The company said that despite its small size – Mistral Small 4 has 119 billion total parameters with only 6 billion active parameters per token – this model combines the capabilities of all of Mistral’s models. It has the reasoning capabilities of Magistral, the multimodal understanding of Pixtral, and the agentic coding performance of Devstral. It also has a 256K reference window which the company says works well for long-term conversations and analysis.

Rob May, co-founder and CEO of small language model marketplace Neurometric, told VentureBeat that Mistral Small4 is known for its architectural flexibility. However, as it joins a growing number of smaller models, he said there is a risk of adding more fragmentation to the market.

"From a technology perspective, yes, it can be competitive against other models,” May said. “The bigger issue is that it has to clear the market confusion. Mistral will first have to win mindshare to be part of that test set. Only then can they show off the technical capabilities of the model.

logic on demand

The smaller models still offer good options for enterprise builders wanting the same LLM experience at a lower cost.

This model is built on the same expert blending architecture as other Mistral models. It has 128 experts and four active per token, which Mistral says enables efficient scaling and specialization.

This allows the Mistral Small 4 to respond faster even to more logic-intensive outputs.

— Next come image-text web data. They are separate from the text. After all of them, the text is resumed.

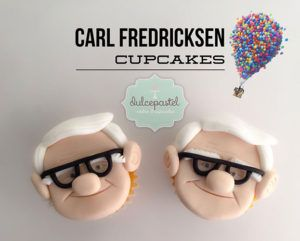 Cupcakes de Abuelo en Medellín por Dulcepastel.com - Carl Fredricksen Cupcakes  #carlfredricksen #carlfredricksencupcakes #up #upunaaventuradealtura #upcupcakes #carl&ellie #carlandellie #pixar #waltdisney #waldisneypictures #russell #dug #tortasmedellin #tortaspersonalizadas #tortastematicas #cupcakesmedellin #tortasartisticas #tortasporencargo #tortasenvigado #reposteriamedellin #reposteriaartistica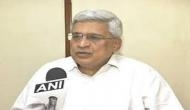 CPI-M forming common platform to fight BJP-RSS: Prakash Karat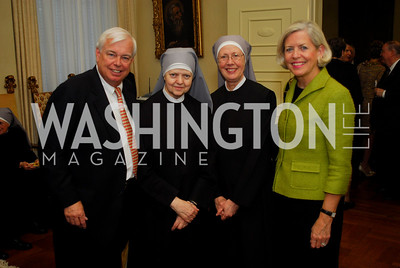 Kyle Samperton,April 19,2010,Kevin Belford,Sr.Lorraine,Sr.Alphonse Marie,Jane Belford,Vatican National Day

It can also process and reason about text and images, allowing users to parse documents and graphs.

Mistral said the model has a new parameter called reasoning_effort, which will allow users to “dynamically adjust the behavior of the model.” According to Mistral, enterprises will be able to configure Small 4 to deliver fast, lightweight responses in a similar style to Mistral Small 3.2, or make it wordy like Magistral, providing step-by-step logic for complex tasks.

Mistral said the Small 4 runs on fewer chips than comparable models, with a recommended setup of four Nvidia HGX H100 or H200 or two Nvidia DGX B200.

Mistral said, “Delivering advanced open-source AI models requires extensive customization. Through close collaboration with Nvidia, inference has been optimized for both open source VLLM and SGLang, ensuring efficient, high-throughput service across deployment scenarios.”

benchmark performance

According to Mistral’s benchmarks, the Small 4 performs close to the level of the Mistral Medium 3.1 and Mistral Large 3, especially in MMLU Pro.

Mistral said the instruction-following performance makes the Small 4 suitable for high-volume enterprise tasks such as document understanding.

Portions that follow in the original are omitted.